FrothyDragon Sun 18-Nov-12 16:57:28

Definitely agree with everything you've said there, Fastida.

Treats Fri 23-Nov-12 15:04:14

I saw a similar stat in another thread some months ago - this one which was quoting that men are the victims in 2 out of 5 cases reported.

This was much higher than I'd thought - so I did a bit of digging at the time and this was what I found (on page 2 of the thread, but c&ping here)

"I looked up the factbox on the BBC site as a result of [the OP]. I'd never heard that "two in five of all domestic violence victims are men" before. I thought the proportion was much, much lower than that.

The source of the fact seems to be this organisation - of which I have also never heard before - www.parity-uk.org/index.php . Their stated aim is to fight for equal rights for men and women, although it's fairly clear that they think that it's MEN who are unfairly discriminated against and want to redress the balance.
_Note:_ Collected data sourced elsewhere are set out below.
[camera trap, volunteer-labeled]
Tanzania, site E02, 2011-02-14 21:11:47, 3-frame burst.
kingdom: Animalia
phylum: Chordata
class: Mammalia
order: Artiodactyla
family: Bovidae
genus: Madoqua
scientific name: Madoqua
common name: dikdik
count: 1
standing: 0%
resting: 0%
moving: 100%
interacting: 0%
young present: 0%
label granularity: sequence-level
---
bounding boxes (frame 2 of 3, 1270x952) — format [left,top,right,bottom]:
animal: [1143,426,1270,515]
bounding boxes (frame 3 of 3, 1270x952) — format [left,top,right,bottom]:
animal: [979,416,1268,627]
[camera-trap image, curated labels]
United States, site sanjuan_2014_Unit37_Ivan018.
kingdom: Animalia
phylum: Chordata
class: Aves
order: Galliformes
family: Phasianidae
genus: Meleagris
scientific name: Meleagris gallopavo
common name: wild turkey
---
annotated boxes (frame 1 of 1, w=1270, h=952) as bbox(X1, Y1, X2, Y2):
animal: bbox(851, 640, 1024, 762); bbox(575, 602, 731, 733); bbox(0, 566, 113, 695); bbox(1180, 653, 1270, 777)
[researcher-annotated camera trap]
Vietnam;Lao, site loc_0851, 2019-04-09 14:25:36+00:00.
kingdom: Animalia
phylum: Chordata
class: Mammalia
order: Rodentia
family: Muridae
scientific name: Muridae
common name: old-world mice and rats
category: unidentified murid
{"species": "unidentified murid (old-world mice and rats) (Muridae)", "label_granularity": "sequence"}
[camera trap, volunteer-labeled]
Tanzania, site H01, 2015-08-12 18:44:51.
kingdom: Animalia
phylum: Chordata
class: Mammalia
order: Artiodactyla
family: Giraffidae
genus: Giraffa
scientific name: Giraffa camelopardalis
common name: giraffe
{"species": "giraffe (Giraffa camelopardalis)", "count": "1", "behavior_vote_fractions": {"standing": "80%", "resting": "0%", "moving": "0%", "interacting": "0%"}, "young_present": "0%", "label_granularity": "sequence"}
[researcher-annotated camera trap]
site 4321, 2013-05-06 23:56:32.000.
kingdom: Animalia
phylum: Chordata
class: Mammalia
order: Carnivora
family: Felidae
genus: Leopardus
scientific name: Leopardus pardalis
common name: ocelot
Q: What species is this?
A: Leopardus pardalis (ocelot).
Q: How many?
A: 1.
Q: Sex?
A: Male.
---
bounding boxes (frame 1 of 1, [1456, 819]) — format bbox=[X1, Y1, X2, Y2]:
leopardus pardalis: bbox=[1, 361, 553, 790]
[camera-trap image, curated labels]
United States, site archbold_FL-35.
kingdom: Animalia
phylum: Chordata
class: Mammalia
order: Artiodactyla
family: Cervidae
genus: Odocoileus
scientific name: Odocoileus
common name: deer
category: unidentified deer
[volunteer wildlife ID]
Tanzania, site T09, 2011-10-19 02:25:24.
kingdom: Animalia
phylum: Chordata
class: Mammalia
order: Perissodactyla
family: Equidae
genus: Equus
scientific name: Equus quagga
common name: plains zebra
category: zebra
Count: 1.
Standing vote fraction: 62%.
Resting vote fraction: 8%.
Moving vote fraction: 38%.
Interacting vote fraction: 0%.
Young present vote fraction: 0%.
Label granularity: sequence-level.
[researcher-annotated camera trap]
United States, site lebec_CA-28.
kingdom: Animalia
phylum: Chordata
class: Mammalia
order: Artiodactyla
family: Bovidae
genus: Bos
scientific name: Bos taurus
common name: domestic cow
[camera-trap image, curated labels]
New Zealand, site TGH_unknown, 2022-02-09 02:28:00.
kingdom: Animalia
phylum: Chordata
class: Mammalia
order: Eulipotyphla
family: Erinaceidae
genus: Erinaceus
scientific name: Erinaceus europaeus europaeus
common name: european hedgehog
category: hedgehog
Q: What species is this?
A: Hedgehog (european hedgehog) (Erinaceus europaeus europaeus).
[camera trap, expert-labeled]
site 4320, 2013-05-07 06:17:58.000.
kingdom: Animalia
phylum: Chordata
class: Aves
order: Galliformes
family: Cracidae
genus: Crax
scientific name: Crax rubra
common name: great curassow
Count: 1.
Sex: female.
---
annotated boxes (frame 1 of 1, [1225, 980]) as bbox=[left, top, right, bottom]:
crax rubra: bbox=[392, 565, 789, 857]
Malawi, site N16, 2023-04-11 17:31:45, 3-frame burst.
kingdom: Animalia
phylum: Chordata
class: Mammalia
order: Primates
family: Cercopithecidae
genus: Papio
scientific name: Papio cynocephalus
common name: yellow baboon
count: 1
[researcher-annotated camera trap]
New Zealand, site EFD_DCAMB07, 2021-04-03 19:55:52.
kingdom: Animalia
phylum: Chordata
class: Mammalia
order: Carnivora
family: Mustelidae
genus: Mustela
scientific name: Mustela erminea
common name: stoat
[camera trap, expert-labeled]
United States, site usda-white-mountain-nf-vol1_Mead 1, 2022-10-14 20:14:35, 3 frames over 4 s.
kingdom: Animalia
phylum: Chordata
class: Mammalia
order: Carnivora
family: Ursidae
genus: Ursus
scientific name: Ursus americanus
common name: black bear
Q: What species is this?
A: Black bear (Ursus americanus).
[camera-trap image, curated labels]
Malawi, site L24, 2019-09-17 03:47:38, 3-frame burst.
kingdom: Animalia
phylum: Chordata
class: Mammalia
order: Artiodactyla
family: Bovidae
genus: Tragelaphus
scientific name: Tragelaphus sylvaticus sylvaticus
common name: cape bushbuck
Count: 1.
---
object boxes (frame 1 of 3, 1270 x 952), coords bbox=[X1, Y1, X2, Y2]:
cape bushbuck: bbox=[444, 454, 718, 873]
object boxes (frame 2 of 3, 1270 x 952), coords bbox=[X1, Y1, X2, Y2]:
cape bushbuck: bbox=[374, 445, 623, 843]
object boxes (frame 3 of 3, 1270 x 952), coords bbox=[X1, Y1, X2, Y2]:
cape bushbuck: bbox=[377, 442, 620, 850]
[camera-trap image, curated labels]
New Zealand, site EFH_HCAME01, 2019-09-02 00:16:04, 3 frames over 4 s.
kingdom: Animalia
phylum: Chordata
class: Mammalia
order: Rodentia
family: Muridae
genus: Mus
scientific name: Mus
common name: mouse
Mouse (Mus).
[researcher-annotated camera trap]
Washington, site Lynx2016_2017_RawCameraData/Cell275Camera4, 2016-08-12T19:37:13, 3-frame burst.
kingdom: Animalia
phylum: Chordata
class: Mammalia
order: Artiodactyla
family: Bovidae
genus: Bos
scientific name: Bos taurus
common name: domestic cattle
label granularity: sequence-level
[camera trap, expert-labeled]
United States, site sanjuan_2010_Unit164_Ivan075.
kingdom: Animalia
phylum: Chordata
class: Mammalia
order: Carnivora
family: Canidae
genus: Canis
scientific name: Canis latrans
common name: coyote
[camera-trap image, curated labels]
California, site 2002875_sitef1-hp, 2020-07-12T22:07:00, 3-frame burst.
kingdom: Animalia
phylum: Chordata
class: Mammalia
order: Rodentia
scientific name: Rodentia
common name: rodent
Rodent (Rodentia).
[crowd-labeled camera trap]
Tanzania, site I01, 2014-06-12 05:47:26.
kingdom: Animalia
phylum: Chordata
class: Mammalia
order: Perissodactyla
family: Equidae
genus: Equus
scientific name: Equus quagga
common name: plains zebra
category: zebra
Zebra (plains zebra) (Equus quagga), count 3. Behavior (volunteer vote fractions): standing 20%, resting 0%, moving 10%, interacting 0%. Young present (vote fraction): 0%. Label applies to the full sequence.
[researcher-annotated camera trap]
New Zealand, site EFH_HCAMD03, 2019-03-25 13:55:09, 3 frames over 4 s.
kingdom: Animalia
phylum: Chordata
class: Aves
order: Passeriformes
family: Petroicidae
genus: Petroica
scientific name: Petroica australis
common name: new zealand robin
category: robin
To that end, they've got a whole piece on domestic violence against men on their site and quote extensively from the British Crime Survey 2005/06. This bit caught my eye:

"In the longer term, since the age of 16, and again excluding stalking, the survey found that 28.1% of women and 17.5% of men reported having suffered non-sexual partner abuse, a proportion of male victims of about 38%. Of these, 19.1% of women and 10.4% of men reported having suffered actual force, a proportion of male victims of about 35%, which was designated ‘severe’ in the case of 13.7% of women and 8.7% of men, a proportion of male victims of about 39% - the same as in 2004/05."

This is presumably the source of the 'two in five' stat (39% roughly equals two in five)

But I did a bit more digging, and found this interesting Home Office analysis of the BCS, which included a bit more detail on severity and number of incidents of domestic abuse:

"There were an estimated 12.9 million incidents of domestic violence acts (nonsexual threats or force) against women and 2.5 million against men in England and Wales in the year prior to interview."

So if you go on incidents of abuse, men are victims in 16% of cases. Which is a bit more in line with what I had always thought."

It's a bit of a tangent, but it backs up what frothy's saying.